▶ **TASK REQUIREMENTS**
Output, exactly as they appear, the lines of the items starting at the line that contains "Looking at the whole" and ending at the last line of the items.

▶ **GIVEN ENTRIES**
↓↓↓

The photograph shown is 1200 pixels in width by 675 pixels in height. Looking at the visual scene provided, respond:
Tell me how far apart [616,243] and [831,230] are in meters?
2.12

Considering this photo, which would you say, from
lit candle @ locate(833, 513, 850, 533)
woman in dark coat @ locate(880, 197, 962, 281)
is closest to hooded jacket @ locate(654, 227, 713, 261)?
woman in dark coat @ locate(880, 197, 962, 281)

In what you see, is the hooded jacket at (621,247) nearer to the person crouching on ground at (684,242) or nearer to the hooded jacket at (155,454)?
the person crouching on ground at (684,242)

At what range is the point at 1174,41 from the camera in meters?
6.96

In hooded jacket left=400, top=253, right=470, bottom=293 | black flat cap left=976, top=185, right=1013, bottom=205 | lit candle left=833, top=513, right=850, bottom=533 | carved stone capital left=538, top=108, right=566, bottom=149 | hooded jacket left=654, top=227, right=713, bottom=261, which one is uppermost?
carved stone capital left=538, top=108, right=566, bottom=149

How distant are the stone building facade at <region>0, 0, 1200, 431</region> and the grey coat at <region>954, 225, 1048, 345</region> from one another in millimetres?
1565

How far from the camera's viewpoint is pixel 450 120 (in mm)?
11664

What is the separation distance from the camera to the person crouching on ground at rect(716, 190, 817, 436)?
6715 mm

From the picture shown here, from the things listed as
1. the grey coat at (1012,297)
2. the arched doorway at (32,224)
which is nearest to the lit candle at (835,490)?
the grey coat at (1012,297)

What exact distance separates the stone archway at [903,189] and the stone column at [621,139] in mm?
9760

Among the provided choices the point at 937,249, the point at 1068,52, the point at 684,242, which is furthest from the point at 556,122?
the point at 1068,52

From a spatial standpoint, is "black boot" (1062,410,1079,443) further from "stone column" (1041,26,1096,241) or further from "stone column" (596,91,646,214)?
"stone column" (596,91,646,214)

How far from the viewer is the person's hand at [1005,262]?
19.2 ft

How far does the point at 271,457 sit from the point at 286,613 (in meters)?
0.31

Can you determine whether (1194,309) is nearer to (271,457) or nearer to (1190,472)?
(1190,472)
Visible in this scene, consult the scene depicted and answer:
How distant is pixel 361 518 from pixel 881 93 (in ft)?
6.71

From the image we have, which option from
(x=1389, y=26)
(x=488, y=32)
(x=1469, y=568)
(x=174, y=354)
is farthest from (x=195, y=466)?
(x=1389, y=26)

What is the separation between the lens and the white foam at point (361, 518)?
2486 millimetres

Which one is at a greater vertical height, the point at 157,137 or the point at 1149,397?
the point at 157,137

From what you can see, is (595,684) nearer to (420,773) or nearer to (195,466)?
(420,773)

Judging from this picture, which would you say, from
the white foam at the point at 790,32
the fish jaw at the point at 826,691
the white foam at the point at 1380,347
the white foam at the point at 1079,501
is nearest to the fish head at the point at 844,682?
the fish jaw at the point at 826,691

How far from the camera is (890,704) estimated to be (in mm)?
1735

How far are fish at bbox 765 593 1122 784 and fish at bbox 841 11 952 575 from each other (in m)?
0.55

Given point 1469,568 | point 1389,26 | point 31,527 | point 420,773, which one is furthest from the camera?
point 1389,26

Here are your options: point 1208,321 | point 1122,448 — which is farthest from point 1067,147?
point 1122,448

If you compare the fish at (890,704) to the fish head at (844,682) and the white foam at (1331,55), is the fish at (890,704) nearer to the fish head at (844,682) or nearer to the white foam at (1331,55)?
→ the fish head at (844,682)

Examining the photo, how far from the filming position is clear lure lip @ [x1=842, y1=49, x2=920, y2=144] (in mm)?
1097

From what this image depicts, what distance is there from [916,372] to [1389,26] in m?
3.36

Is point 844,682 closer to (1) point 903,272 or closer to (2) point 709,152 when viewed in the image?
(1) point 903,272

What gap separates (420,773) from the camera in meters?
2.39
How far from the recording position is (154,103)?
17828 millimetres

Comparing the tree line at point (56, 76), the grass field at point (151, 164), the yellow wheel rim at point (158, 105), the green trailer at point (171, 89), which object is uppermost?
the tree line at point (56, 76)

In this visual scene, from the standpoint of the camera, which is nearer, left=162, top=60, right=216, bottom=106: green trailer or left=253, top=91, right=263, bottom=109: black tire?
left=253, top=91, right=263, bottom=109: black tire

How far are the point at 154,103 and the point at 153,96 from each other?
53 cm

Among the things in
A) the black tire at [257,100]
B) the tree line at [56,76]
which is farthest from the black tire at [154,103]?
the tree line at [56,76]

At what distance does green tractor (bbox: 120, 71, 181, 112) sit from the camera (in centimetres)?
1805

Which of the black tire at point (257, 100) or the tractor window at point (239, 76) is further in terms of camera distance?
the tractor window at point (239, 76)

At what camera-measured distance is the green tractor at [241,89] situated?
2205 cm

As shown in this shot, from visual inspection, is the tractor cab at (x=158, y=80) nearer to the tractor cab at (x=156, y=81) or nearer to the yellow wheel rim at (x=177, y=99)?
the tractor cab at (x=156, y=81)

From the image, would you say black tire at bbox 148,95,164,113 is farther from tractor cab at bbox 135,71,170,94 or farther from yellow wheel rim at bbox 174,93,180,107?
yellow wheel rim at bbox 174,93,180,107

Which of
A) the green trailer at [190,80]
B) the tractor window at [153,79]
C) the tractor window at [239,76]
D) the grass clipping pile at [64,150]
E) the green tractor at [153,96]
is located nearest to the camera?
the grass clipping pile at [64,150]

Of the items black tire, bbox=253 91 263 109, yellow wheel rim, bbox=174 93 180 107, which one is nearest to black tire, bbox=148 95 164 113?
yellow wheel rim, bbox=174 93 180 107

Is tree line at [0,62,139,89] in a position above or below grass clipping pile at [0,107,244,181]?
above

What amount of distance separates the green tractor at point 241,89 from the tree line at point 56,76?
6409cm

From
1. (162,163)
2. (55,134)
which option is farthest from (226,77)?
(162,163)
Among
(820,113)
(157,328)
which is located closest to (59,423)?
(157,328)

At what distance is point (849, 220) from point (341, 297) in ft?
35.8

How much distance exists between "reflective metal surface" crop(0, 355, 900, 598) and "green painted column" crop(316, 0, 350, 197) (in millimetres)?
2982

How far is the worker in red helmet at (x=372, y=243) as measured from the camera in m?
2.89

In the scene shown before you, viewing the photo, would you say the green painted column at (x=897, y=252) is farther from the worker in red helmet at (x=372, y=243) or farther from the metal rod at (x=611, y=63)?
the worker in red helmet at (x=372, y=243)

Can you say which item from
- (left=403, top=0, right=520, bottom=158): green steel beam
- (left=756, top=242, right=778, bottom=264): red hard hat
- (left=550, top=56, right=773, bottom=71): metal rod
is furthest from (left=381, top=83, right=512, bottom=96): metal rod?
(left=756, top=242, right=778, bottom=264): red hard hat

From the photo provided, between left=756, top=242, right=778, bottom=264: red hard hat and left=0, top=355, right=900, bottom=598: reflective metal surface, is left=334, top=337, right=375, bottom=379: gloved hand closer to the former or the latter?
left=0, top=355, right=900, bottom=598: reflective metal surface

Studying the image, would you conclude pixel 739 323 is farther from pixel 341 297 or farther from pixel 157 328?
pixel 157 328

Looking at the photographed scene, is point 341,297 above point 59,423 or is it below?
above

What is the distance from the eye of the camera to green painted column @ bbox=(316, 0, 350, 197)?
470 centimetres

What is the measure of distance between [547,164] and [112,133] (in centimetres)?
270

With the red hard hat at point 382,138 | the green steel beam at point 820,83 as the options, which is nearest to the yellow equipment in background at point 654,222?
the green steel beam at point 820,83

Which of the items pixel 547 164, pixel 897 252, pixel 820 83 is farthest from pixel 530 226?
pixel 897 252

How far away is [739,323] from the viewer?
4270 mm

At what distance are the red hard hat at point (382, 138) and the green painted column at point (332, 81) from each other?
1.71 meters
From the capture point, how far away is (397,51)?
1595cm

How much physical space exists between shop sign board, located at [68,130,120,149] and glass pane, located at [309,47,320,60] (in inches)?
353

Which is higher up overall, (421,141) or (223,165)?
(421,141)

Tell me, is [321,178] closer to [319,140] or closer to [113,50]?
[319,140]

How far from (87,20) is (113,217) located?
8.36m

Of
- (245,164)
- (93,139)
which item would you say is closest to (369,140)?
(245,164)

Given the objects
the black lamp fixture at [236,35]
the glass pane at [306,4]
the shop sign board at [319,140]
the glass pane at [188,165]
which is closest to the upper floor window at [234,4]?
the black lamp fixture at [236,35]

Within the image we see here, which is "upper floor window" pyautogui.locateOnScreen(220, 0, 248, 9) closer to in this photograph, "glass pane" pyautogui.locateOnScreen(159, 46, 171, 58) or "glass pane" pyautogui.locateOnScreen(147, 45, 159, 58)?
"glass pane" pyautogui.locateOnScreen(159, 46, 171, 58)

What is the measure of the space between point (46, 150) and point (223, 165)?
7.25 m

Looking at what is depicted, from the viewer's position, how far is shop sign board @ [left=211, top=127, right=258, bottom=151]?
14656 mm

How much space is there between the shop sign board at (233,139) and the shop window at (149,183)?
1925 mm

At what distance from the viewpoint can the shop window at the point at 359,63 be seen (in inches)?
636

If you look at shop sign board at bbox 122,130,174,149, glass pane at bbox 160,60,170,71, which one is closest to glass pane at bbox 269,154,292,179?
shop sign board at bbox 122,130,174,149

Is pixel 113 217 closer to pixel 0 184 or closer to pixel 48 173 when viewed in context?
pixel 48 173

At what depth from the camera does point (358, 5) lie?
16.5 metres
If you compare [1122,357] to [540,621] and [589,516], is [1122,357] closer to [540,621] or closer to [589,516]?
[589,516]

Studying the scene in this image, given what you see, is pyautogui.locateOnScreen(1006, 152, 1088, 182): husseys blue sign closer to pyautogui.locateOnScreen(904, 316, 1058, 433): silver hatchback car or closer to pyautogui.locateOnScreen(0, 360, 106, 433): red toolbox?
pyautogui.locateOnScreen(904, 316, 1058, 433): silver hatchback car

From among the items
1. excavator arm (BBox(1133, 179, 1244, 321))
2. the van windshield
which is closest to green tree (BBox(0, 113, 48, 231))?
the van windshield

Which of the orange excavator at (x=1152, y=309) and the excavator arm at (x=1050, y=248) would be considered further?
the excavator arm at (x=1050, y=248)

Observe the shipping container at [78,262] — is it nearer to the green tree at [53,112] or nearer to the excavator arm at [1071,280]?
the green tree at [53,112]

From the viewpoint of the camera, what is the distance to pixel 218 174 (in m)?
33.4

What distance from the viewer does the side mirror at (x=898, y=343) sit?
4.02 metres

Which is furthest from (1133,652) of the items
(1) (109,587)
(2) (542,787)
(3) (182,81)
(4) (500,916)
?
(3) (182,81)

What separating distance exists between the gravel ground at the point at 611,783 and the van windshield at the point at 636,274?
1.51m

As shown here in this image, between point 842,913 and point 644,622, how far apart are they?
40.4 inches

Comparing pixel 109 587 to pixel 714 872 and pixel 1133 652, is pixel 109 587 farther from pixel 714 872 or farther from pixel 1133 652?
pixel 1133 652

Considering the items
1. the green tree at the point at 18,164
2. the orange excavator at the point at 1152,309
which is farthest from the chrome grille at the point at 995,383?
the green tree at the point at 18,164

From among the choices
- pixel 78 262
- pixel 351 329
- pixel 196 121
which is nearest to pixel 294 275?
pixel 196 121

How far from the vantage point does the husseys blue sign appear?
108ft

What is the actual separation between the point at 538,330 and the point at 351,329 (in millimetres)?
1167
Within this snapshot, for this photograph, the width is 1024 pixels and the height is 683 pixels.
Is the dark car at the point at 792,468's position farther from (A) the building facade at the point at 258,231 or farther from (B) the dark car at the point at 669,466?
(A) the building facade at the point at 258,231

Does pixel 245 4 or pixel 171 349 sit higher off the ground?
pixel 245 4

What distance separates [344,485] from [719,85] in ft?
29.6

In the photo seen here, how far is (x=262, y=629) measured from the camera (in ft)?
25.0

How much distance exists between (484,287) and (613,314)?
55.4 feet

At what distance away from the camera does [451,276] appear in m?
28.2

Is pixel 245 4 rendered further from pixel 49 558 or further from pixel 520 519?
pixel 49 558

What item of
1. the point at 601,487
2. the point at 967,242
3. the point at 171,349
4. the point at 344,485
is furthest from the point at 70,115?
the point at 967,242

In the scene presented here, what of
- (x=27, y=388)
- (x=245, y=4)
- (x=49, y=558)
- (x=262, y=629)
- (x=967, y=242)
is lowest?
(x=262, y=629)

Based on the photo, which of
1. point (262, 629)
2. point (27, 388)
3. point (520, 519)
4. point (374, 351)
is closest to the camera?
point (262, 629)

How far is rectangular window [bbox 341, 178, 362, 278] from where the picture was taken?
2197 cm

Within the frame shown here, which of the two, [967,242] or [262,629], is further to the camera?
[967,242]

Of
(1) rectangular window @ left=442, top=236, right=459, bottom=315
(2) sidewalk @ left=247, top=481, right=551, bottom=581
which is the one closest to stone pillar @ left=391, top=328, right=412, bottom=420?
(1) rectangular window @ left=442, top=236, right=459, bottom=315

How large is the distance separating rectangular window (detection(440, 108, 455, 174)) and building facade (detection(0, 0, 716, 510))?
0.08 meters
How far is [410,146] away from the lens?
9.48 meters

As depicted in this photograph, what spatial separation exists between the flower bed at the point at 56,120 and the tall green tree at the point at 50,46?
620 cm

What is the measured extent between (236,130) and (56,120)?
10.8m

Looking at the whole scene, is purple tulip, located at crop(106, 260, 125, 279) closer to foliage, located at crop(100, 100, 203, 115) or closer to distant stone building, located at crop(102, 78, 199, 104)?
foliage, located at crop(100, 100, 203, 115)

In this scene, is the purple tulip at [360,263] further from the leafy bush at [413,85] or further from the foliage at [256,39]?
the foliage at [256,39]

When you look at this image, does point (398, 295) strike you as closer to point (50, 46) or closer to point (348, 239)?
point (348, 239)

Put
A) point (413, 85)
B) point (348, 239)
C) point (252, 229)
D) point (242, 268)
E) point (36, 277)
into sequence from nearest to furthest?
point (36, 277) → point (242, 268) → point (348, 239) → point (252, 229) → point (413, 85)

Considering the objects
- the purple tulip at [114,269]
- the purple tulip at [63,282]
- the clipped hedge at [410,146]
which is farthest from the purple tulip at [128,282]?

↑↑↑

▶ **THE SOLUTION**
Looking at the whole scene, is purple tulip, located at crop(106, 260, 125, 279) closer to foliage, located at crop(100, 100, 203, 115) or closer to distant stone building, located at crop(102, 78, 199, 104)?
foliage, located at crop(100, 100, 203, 115)

In this scene, is the purple tulip at [360,263] further from the leafy bush at [413,85] or further from the foliage at [256,39]?
the foliage at [256,39]

When you look at this image, does point (398, 295) strike you as closer to point (50, 46) or closer to point (348, 239)?
point (348, 239)

Put
A) point (413, 85)
B) point (348, 239)
C) point (252, 229)
D) point (242, 268)
E) point (36, 277)
into sequence from nearest to furthest?
point (36, 277) → point (242, 268) → point (348, 239) → point (252, 229) → point (413, 85)

Considering the objects
- the purple tulip at [114,269]
- the purple tulip at [63,282]
- the clipped hedge at [410,146]
which is farthest from the purple tulip at [128,282]?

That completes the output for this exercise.